Hacía casi un mes que apenas nos veíamos. Sólo una única vez, ni siquiera diez minutos en los que ella no me miró a los ojos. En los que ella esperaba algo y yo no dije absolutamente nada.

– Puede que no te hayas preguntado qué es lo que quiero yo- dijo ella.

A pesar de que estaba enfadada, su tono de voz era normal, suave y bajo. No hablaba a gritos como hubiera hecho cualquier otra persona. A pesar de todo lo que había pasado, ella no quería gritarme. Pero no me miraba. Y eso me dolía más que nada. Me encantaba ver sus ojos cuando los clavaba en los míos. No creo que ella sintiera lo mismo mirando a los míos, pero para mí era una sensación… Que no podía comparar con ninguna otra cosa. Era un cosquilleo, un escalofrío.

– ¿Y qué es lo que tú quieres?- pregunté.

Ella no se volvió para responderme. Se lo pensó durante unos segundos. Yo la miraba.
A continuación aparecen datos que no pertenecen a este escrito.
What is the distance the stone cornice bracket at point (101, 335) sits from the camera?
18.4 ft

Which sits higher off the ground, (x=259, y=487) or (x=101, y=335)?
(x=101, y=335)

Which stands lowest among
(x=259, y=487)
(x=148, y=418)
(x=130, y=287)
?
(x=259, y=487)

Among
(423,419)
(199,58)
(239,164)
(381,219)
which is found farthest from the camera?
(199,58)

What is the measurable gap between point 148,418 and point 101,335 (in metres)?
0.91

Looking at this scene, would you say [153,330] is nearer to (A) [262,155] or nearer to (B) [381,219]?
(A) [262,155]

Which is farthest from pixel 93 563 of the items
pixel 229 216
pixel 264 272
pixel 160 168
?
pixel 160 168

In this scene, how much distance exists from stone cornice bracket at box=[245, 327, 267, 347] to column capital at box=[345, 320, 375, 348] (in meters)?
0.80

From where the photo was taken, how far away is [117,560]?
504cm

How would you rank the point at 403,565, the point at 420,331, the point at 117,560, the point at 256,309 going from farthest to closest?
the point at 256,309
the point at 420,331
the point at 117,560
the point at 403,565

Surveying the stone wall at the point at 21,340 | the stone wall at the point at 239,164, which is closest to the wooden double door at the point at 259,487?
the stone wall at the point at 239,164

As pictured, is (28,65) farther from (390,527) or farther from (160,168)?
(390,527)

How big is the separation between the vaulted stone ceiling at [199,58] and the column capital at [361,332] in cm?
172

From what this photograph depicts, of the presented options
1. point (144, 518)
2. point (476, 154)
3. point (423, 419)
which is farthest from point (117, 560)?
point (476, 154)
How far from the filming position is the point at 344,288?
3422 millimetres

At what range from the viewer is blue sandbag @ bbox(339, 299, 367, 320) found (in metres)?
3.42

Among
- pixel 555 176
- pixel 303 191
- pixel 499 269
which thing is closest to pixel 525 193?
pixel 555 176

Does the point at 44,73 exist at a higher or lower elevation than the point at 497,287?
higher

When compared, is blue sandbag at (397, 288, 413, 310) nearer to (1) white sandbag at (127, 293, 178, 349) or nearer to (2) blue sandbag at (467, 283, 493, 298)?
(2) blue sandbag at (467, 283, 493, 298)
Tenía miedo de lo que dijera. Tenía miedo de que ella quisiera algo que yo no podía darle, que no quisiera darle…

– Quiero que me enseñes como eres ahí dentro…- dijo. Y me miró. Y en aquel momento, me pilló totalmente indefenso. El escalofrío se convirtió en una descarga eléctrica que hizo que se me pusiera la carne de gallina. Estaba jugando conmigo.

– No.

Fue lo único que pude contestar. Ni siquiera era lo que pensaba, ni lo que sentía. Lo dije, sin más.
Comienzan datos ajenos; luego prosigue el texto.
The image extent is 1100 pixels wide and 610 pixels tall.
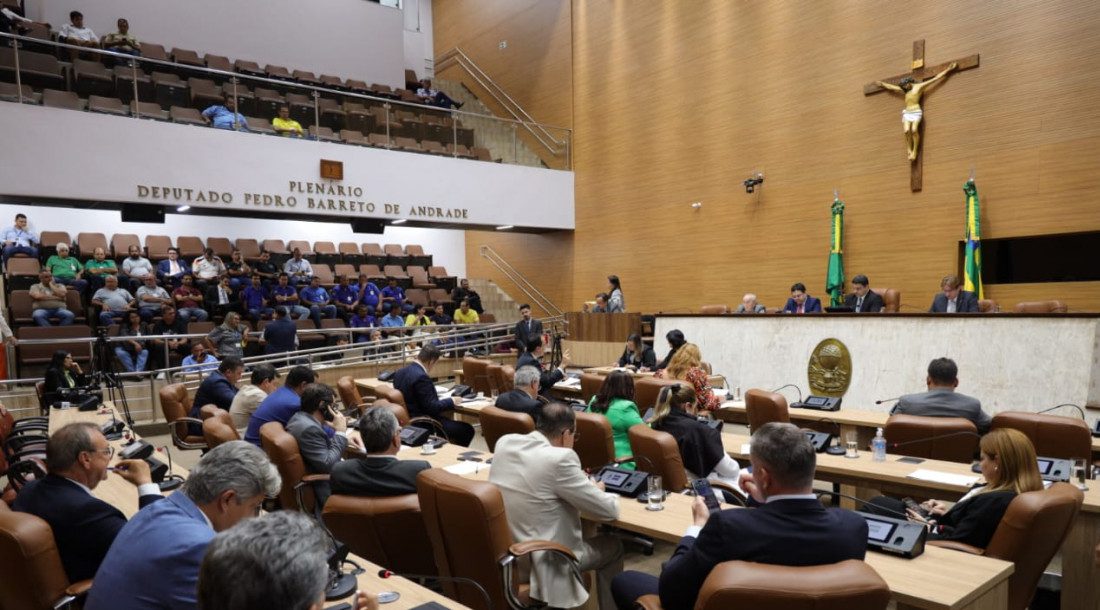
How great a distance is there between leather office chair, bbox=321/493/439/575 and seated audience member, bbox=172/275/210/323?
8119 millimetres

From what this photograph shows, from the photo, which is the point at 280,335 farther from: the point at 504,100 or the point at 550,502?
the point at 504,100

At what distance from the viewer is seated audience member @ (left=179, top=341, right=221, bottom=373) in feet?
29.0

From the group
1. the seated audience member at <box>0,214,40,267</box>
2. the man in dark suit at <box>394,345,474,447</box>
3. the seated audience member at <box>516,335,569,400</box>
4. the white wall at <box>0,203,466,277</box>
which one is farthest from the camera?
the white wall at <box>0,203,466,277</box>

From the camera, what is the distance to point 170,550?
1.81 m

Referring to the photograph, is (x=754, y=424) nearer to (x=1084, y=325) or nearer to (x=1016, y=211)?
→ (x=1084, y=325)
– No puedo hacerlo- expliqué-. Soy así. Y no hay más. Pero…

No me dejó terminar de hablar. Se dio la vuelta y comenzó a andar. Por un momento, mis pies se quedaron clavados en el suelo, mientras algo dentro de mí sí que corría detrás de ella. Me lancé.
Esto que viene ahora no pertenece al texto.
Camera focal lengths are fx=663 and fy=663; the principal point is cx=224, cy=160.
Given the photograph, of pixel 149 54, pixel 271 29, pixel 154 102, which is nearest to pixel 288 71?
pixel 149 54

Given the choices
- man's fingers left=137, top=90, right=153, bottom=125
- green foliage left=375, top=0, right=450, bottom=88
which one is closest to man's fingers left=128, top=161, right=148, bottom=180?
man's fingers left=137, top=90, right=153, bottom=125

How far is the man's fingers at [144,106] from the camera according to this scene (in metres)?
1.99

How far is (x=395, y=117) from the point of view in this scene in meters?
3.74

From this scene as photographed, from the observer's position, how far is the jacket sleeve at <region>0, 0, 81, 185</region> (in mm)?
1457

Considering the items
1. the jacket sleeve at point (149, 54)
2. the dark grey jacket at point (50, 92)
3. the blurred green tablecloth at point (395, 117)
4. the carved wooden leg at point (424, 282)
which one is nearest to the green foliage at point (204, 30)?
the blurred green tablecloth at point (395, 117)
– Espera… – la llamé, mientras la alcanzaba-. Espera… ¿Recuerdas el día que nos conocimos?

Ella me miró, extrañada, sin saber a qué venía aquello.

– ¿Crees que decirle lo que siento a una chica es un buen método para que se quede aquí?

– ¿Vas a decirme lo que sientes?- me preguntó.

– ¿Me estás viendo? Sé cuáles son mis posibilidades.

Ella hizo un ligero movimiento para irse de nuevo, pero me moví para que volviera a estar frente a mí. Ella miraba hacia otro lado, claramente enfadada.

– ¿De verdad quieres que te diga lo que tengo dentro? Necesito que me mires a los ojos.

No se movió ni un centímetro. Algo en mi orgullo me decía que me fuera, que ahí se acababa el juego, que ella no había querido seguirlo, que volviera a casa. Pero no… Fui yo el que me moví. El que puso su cara frente a la de ella y clavo sus ojos rojos en aquellos ojos grandes y brillantes.